Rhapsody in Love 〜幸せの在処〜
苦しさに凝り固まっていたみのりの心を、愛の言葉が優しく解かし出してくれる。恋愛に対して、とても素直な心で向き合っているからこそ、言葉にできた〝真理〟だとみのりは思った。
「だから、一歩。勇気を出して踏み出そう?そこからどんな道になってるのか分かんないけど、今の苦しいままでいるよりいいじゃない?」
みのりは何も思いを口にできなかったが、愛の言葉を胸の奥にしまい込んで、それに応えるように涙を拭ってほのかに笑みを浮かべた。
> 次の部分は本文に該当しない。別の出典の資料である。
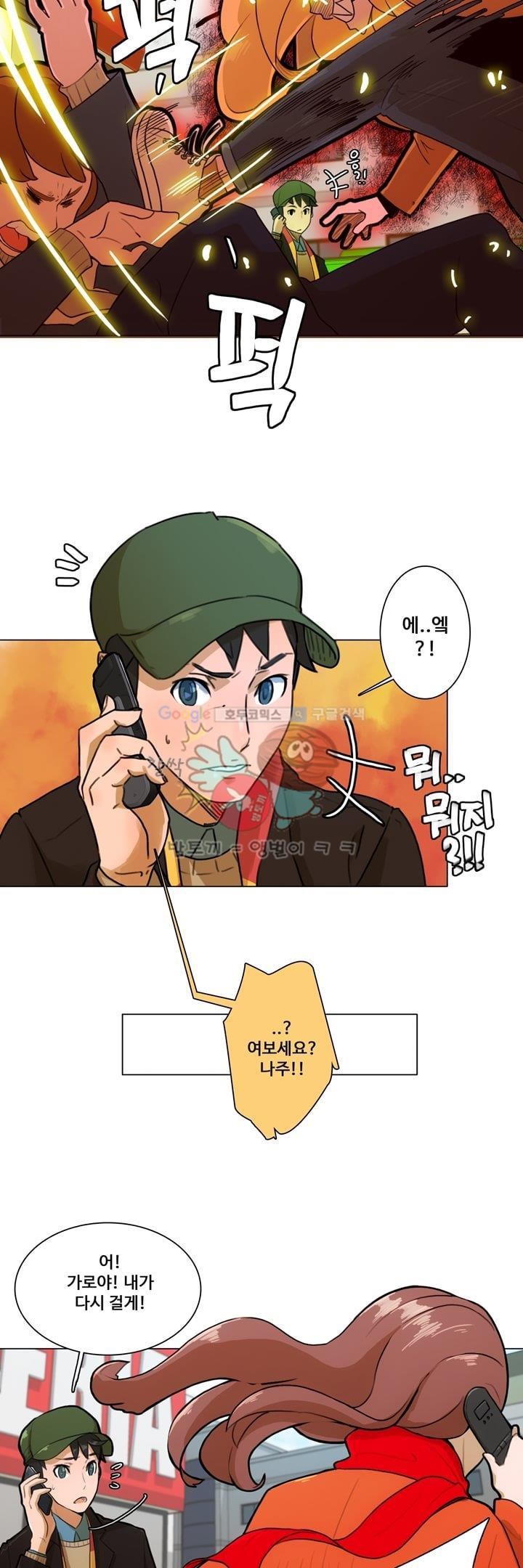동시상영관 3화 - 소개팅 style=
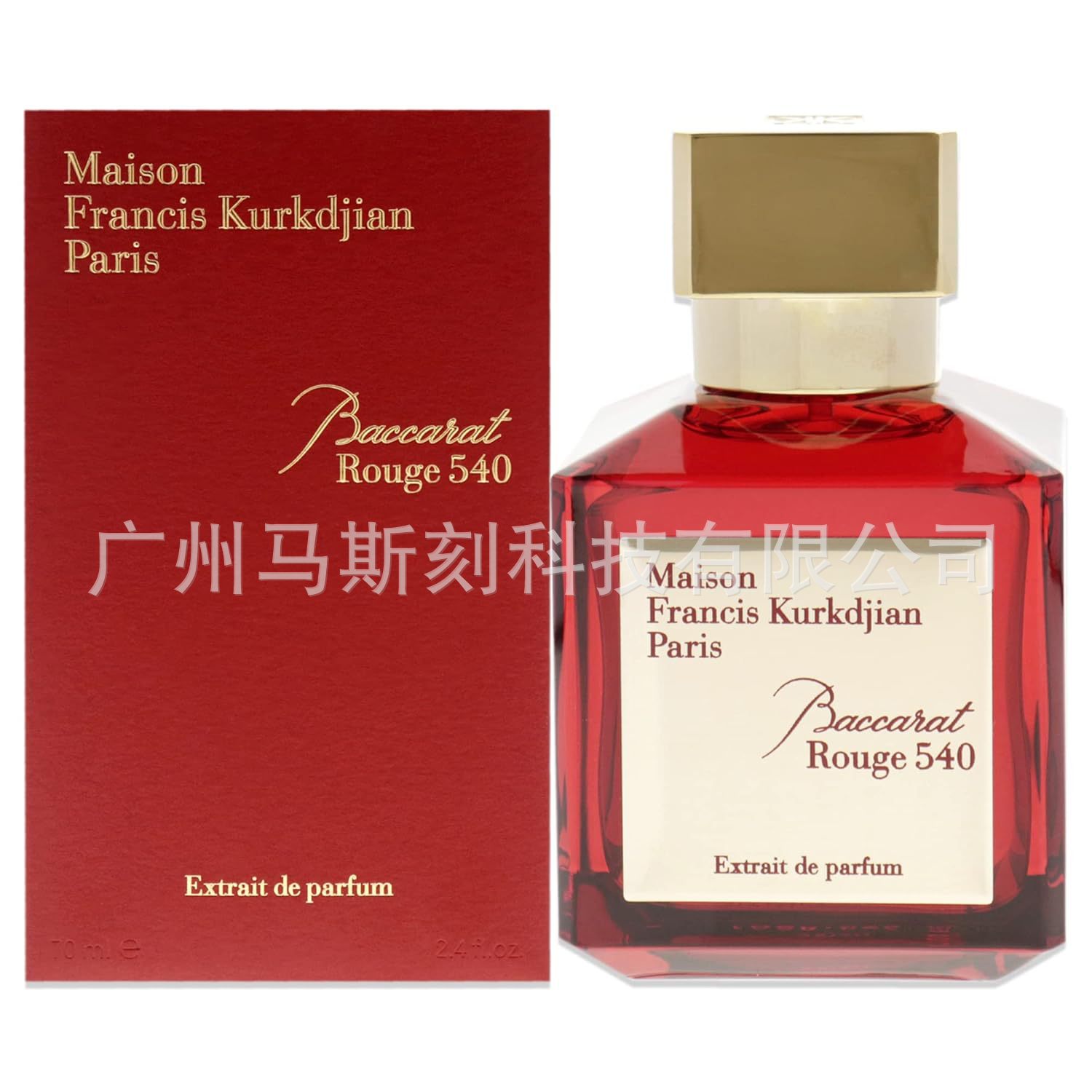 Maison Francis Kurkdjian Baccarat Rouge 540 unisex ətir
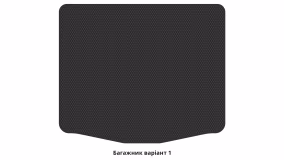 Килимки в салон Ford Grand C-MAX 2010-2019 II покоління EU Minivan 7-ми місна - Фото 2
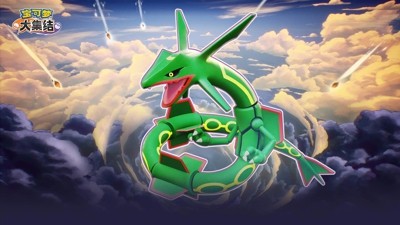 宝可梦大集结前top10精灵一览-宝可梦大集结最强宝可梦十个排名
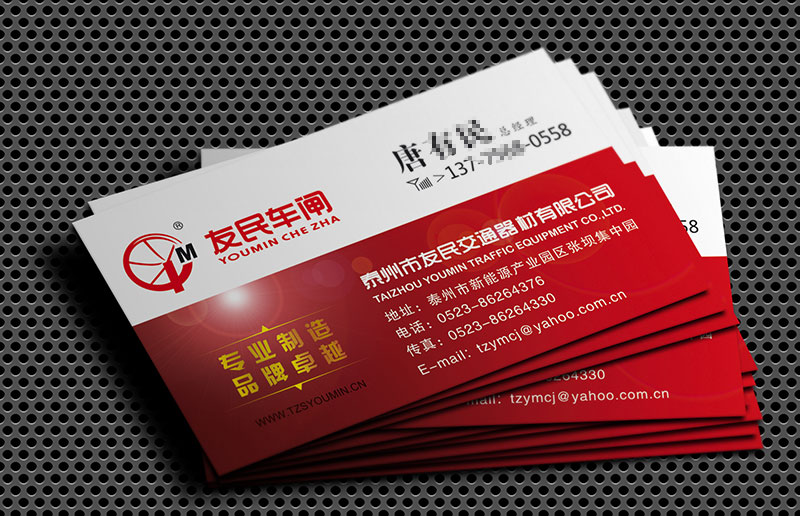 youmin01 友民車閘名片設(shè)計(jì)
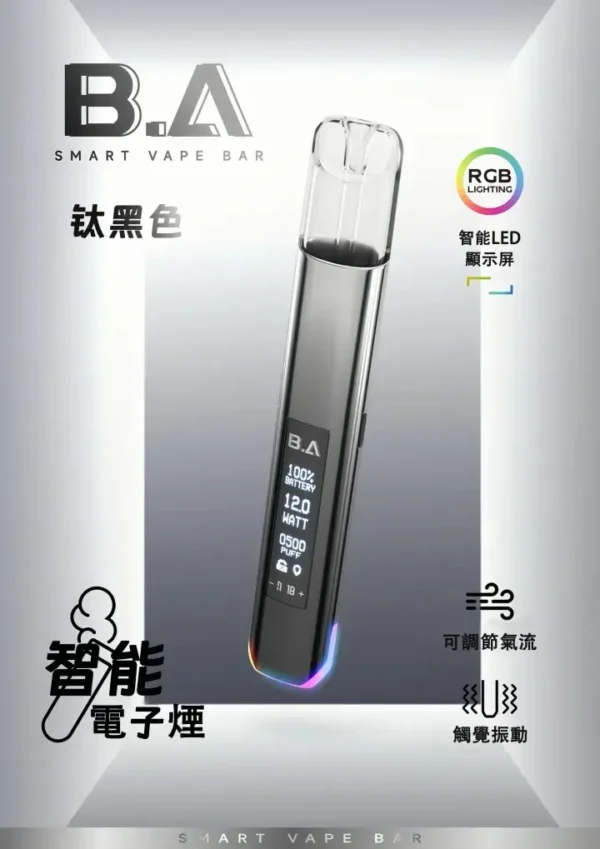 0700b09b5528479cb28841fbfa250ff6_720x_a8745797-a154-4435-9eab-478c16229095 【現貨秒發】B.A Smart Vape Bar 一代通用主機 RGB 炫彩燈效動態交互 通用一代煙彈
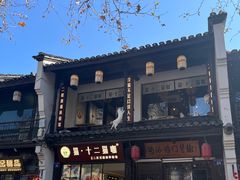 -鼓楼(西湖风景名胜区)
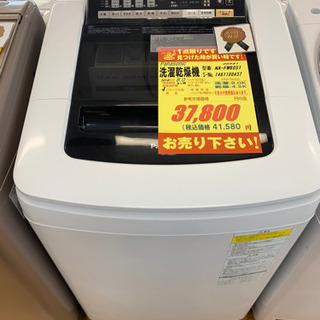 値下げしました！！Panasonic製★8.0㌔/4.5㌔洗濯乾燥機★6ヵ月間保証付き★近隣配送可能！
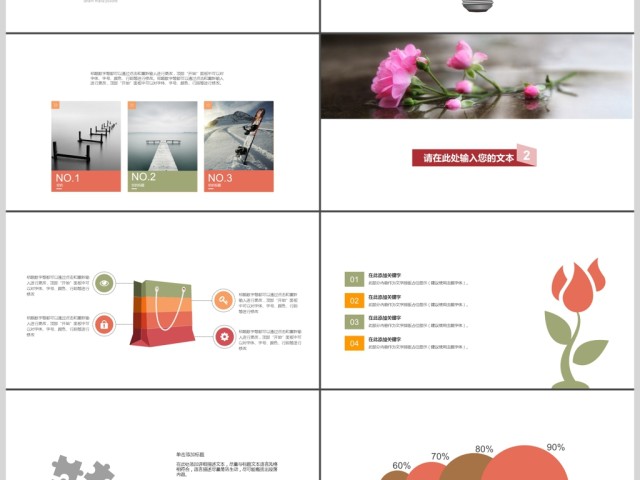 小清新简约商务工作汇报ppt 小清新简约商务工作汇报ppt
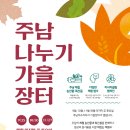 주남영농조합법인 이미지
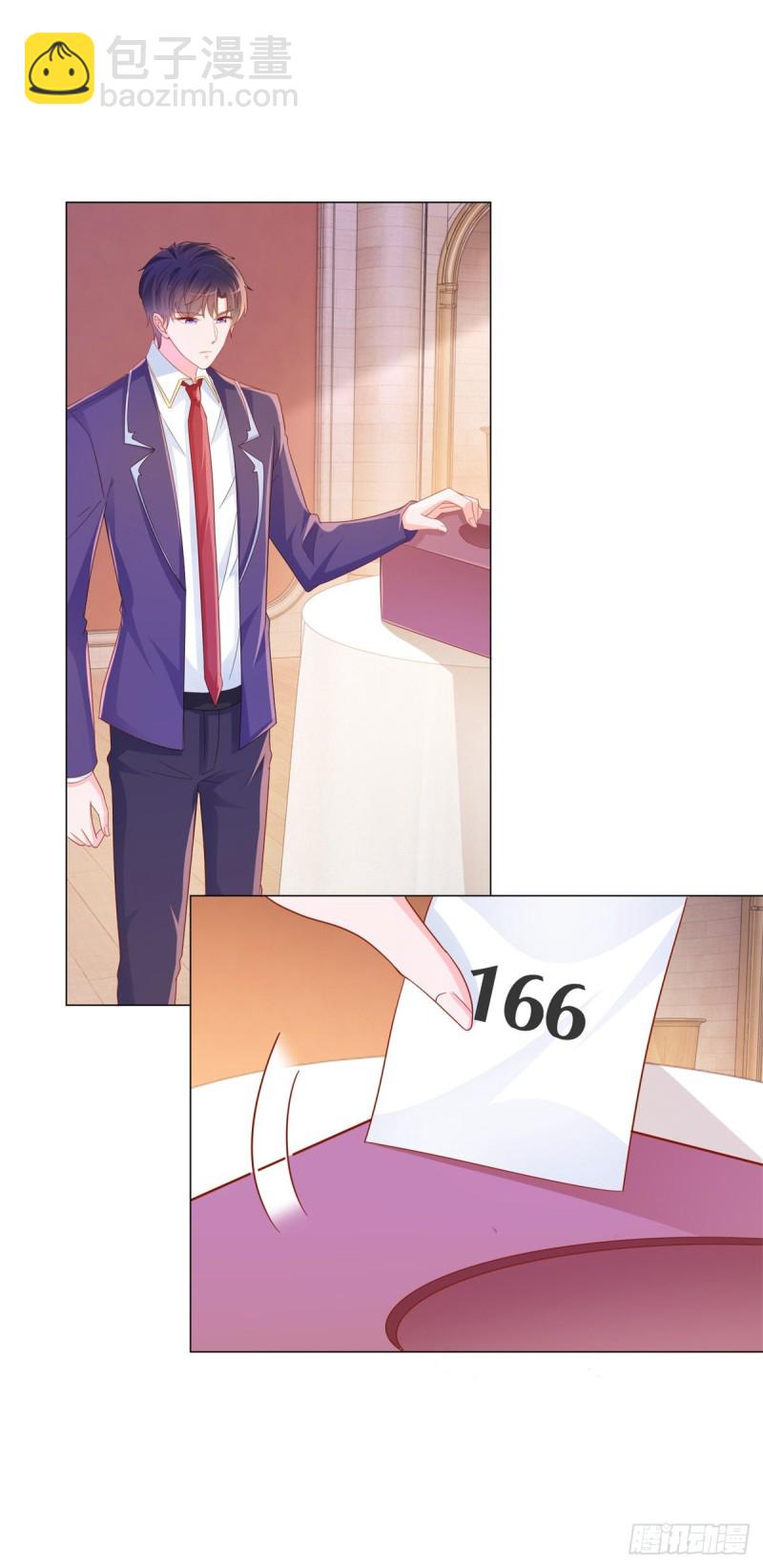 第301话 苏以沫掉下女神神坛-第303话
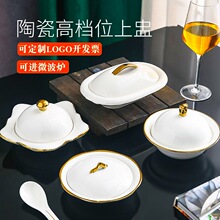 λ����ţ�͵�λ����λ�ϲ;���C����Ʒ������U�~�������λ�˱P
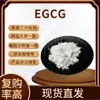 Egcg 98% Polifenoles del Té Epigalocatequina Galato Ésteres Extracto de Té Verde 989-51-5
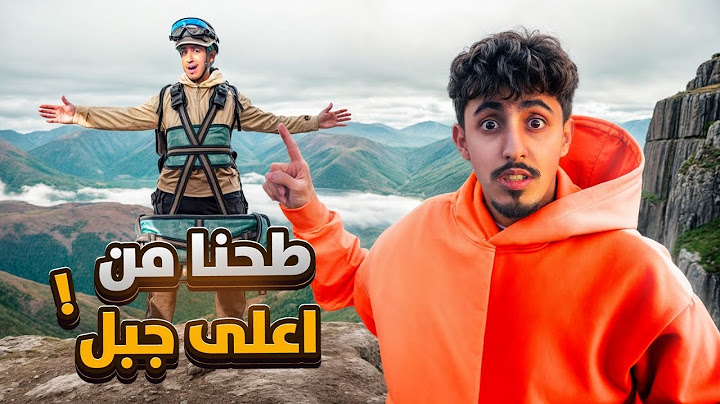 الطريق الى المليون #8| اخطر تجربه جربتها بحياتي!!
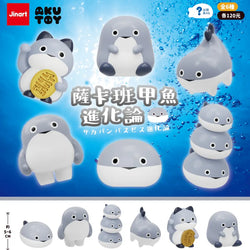 Sacabambaspis Blind Box Series featuring grey and white cartoon toys, including a penguin and whale, part of a set of six collectible designs.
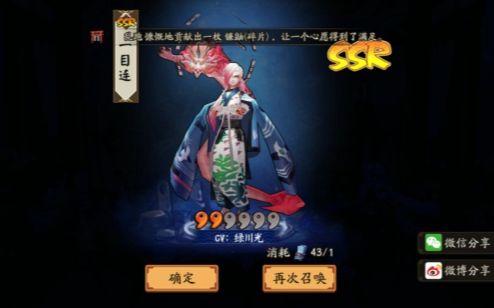 【慕士塔格山】阴阳师24连抽第三发!!一目连!!!!!!!哔哩哔哩bilibili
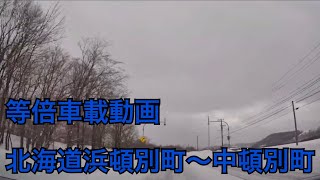 【国道275号】北海道浜頓別町～中頓別町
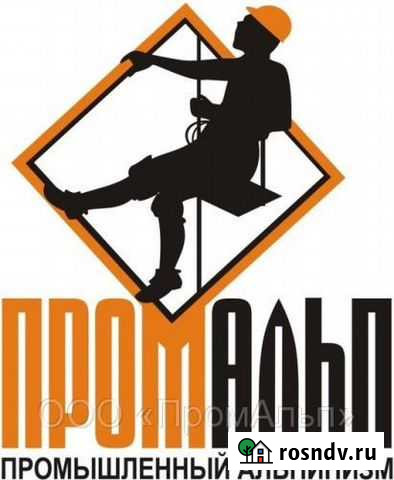 Утепление фасадов (квартир) Воронеж - изображение 1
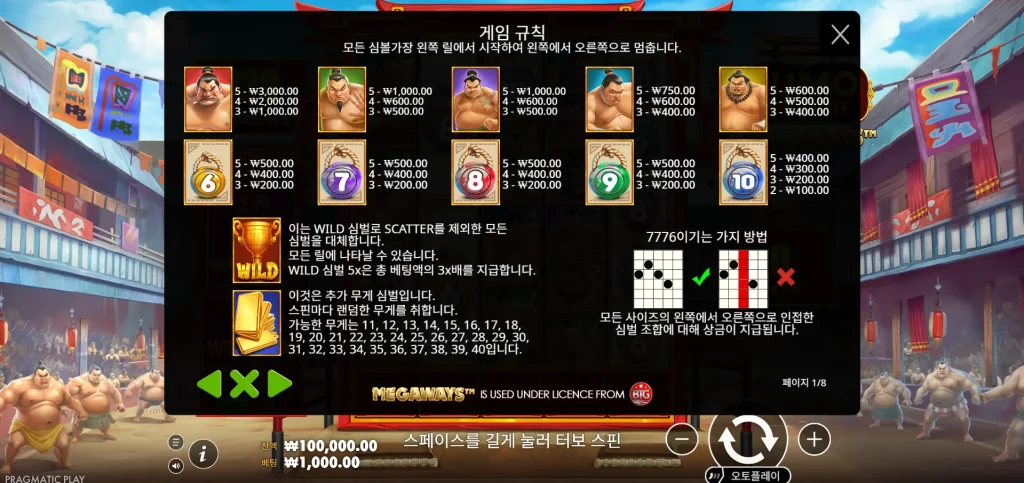 Sumo Supreme Megaways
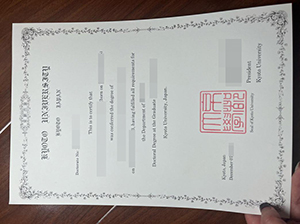 Kyoto University diploma copy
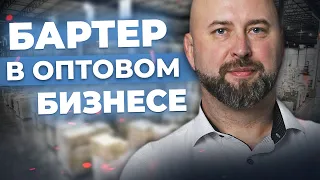 Оптовый Бизнес БАРТЕРОМ. Как Работать Оптовому Агенту с Взаимозачетниками / Оптовый бизнес #5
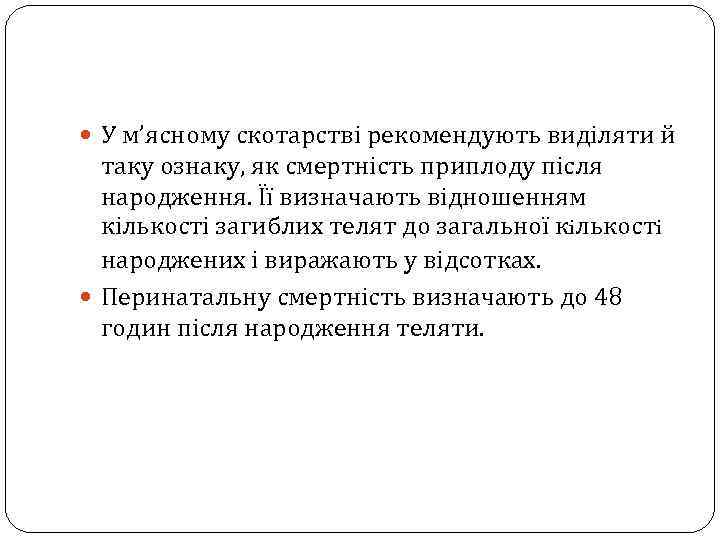  У м’ясному скотарстві рекомендують виділяти й таку ознаку, як смертність приплоду після народження.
愛は、そのみのりの笑顔を見て、自分もニッコリと表情を笑みで満たす。
「それじゃ、みのりちゃん!一緒に勇気だそう!!一緒に頑張ろ!!ね?」
まさに体育会系のノリで、愛はみのりの両手を取った。みのりはそれにつられて、思わず微かにうなずいた。すると、愛はもっと嬉しそうに、その笑顔を輝かせる。
「みのりちゃんが一緒なら、私も心強いな!さあ、私は部活に行かなきゃ!」
廊下を軽快に走って遠ざかっていく愛を、見えなくなるまで見送って、みのりは職員室へと戻った。
研究会の書類をもう一度出して、食い入るように見つめ、考える……。
そして、パソコンを開くと、研究会当日に帰る予定にしていた航空券の予約を、次の日に変更した。